Such alignment boils down to restricting withdrawal rights in a way that prevents the fund from having to respond by making fire sales of its illiquid assets at steep discounts. Such liquidity stress is a concern for remaining investors, as they often end up bearing disproportionately high costs when the fund must generate liquidity to accommodate withdrawal requests.

While EU AIFMs previously had broad discretion in designing measures to mitigate liquidity stress, a new framework is being introduced under AIFMD II. EU AIFMs must secure that open-ended funds incorporate liquidity management tools (LMTs) in the fund documentation.

In the context of semi-liquid evergreen funds, the qualification of a fund as open- or closed-ended is not clear-cut. These products offer redemption rights in some form, since permanently locking in investors is neither commercially viable nor legally permissible. When considering the purpose of AIFMD II and the evergreen economic drivers, such funds should only be classified as open-ended if the withdrawal rights are of the type that can cause liquidity stress. This economic perspective is crucial as relying solely on the over-a-decade-old EU definition of open-ended funds does not account for the evolution of evergreen products.

In a run-off model where the fund must only answer to redemption requests when the underlying assets are liquidated in their natural order, and managers have discretion on the timing, liquidity stress cannot occur. In a vintage model where the fund provides perpetual exposure by rolling over investors from one vintage to another, while an investor can only withdraw when a vintage reaches its term, liquidity stress likewise cannot occur.

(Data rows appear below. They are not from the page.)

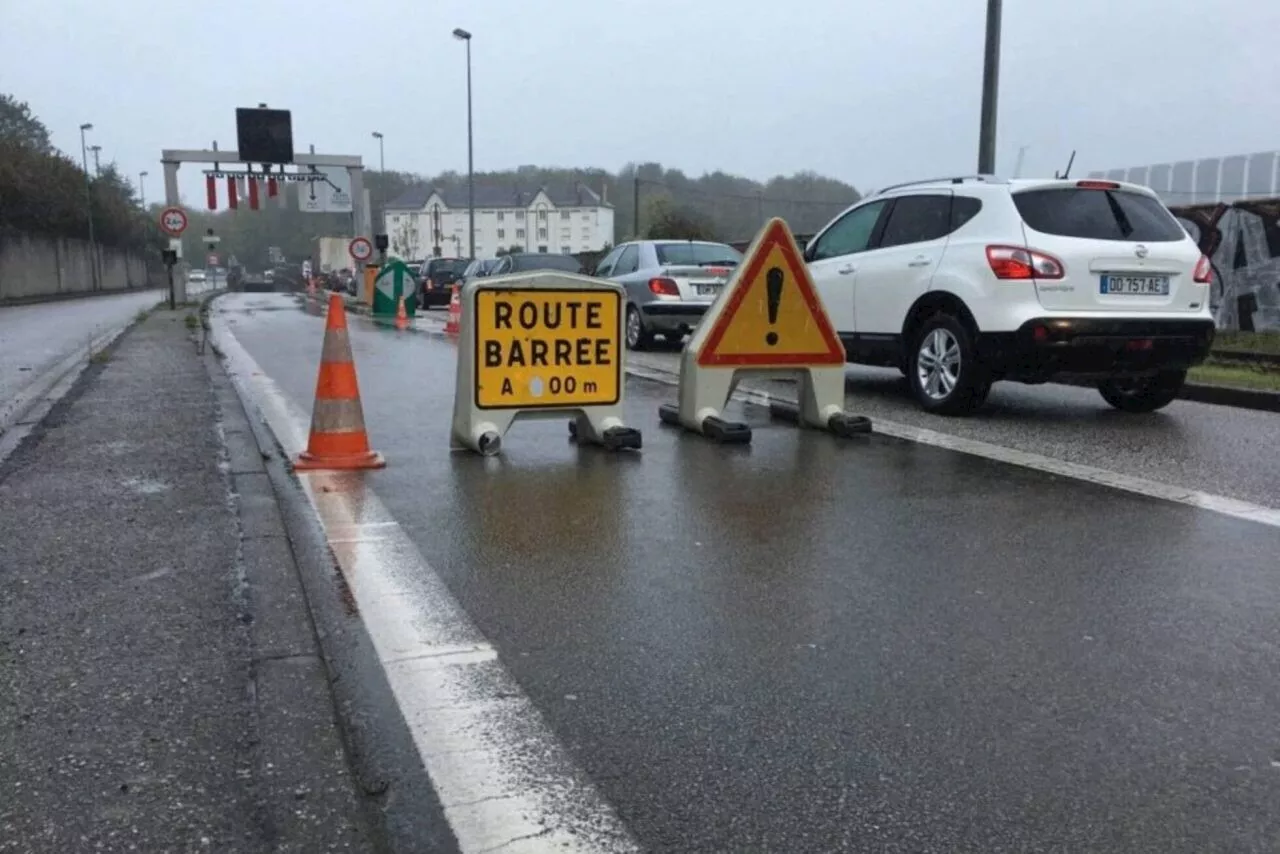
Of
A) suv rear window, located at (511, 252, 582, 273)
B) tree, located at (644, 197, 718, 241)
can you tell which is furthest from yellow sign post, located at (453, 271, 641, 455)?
tree, located at (644, 197, 718, 241)

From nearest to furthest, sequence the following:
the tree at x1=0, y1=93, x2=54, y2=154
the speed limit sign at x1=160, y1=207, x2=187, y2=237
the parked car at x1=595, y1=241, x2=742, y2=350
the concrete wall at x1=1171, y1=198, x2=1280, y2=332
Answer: the parked car at x1=595, y1=241, x2=742, y2=350 < the concrete wall at x1=1171, y1=198, x2=1280, y2=332 < the speed limit sign at x1=160, y1=207, x2=187, y2=237 < the tree at x1=0, y1=93, x2=54, y2=154

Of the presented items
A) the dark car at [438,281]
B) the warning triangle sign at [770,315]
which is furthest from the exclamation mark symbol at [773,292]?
the dark car at [438,281]

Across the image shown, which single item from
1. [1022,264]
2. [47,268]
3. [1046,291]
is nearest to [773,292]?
[1022,264]

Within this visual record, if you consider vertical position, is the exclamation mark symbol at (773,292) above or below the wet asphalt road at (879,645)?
above

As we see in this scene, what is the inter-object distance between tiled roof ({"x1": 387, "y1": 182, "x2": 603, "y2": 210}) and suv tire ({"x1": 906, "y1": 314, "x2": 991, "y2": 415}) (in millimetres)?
130102

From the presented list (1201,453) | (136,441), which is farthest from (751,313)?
(136,441)

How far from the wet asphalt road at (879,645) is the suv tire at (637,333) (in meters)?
8.53

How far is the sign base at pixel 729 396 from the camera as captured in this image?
754 cm

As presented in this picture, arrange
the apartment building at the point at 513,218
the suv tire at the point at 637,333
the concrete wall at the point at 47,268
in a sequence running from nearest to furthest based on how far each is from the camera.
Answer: the suv tire at the point at 637,333
the concrete wall at the point at 47,268
the apartment building at the point at 513,218

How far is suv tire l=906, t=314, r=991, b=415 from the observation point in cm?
821

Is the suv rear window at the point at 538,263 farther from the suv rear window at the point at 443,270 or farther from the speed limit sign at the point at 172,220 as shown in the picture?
the suv rear window at the point at 443,270

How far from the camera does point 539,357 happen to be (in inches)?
277

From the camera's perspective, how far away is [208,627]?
3.66 meters

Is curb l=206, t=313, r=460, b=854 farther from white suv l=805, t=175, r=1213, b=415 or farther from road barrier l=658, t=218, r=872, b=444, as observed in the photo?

Certain EU semi-liquid evergreen funds considered as closed-ended from a regulatory perspective are marketed as open-ended from a commercial perspective. This typically occurs when the EU fund is part of a US fund structure that is branded as open-ended according to the US concept, which differs from the EU regulatory definition of open-ended funds. In these circumstances, suitable disclosures must be made in accordance with EU requirements to ensure that investors are fully aware of the restricted nature of withdrawal rights.